Insulet alerts 29,000 Omnipod Dash insulin pump users to data breach linked to recall

Insulet has issued an alert for a data breach that may have compromised the health data of thousands of users of its Omnipod Dash insulin pumps.

The devicemaker notified affected users and filed a report of the breach with the U.S. Department of Health and Human Services on Jan. 5. According to the HHS’ database, the cybersecurity incident spans around 29,000 Omnipod Dash users.

The Omnipod Dash device is a simplified version of Insulet’s flagship Omnipod 5 pump. Both offer a tubeless, waterproof makeup and three days’ worth of around-the-clock insulin delivery, but the Dash model doesn’t share its sibling’s ability to sync with a user’s continuous glucose monitor or wirelessly connect to their smartphone. Insulet didn’t immediately respond to a request for comment on the breach.

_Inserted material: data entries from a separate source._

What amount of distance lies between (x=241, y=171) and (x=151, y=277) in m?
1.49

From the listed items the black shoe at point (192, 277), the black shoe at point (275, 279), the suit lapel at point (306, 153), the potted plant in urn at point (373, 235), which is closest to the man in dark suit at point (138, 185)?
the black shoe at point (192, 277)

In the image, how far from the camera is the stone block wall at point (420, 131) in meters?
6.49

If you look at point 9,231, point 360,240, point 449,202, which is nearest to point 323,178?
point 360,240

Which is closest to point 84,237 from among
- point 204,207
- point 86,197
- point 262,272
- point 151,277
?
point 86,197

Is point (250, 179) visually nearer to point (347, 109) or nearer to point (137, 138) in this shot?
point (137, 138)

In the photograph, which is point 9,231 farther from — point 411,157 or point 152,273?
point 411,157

In its letter to the affected customers—a copy (PDF) of which was published online by the Montana Department of Justice—Insulet said the breach was linked to the ongoing recall of the remote controllers used with the Dash devices.

The recall began in October—and was given the FDA’s most serious Class I rating a month later—after the company discovered that the batteries in the smartphone-esque Personal Diabetes Managers (PDMs) were at risk of swelling, leaking or overheating over long periods of use. Insulet said at the time that it would voluntarily replace all PDMs currently in use, an effort that was expected to cost the company between $35 million and $45 million to complete.

According to the letter about the data breach, Insulet sent Dash users an email on or around Dec. 1 requesting acknowledgment that they’d received the medical device correction notice detailing the recall. Thanks to an improper configuration of the company’s online “cookies” and other trackers, clicking the individualized link in the email inadvertently shared certain protected health information with some of Insulet’s website performance and marketing partners, the company said.

Though no financial information, social security numbers, email addresses or passwords were exposed in the breach, the Insulet partners were able to see users’ IP addresses and whether they use a Dash pump and/or a PDM controller.

Insulet told the affected users that it has completed “an extensive review and investigation” of the breach, which the company is taking “very seriously.”

Immediately upon discovering the breach on Dec. 6—several days after the acknowledgment requests were sent out—Insulet disabled all of the clickable tracking codes to prevent further data exposure, the company said in the letter. Additionally and “where possible,” Insulet said, “we are also requesting that our partners delete logs of the IP addresses and unique URLs so that they would not continue to have access to that information.”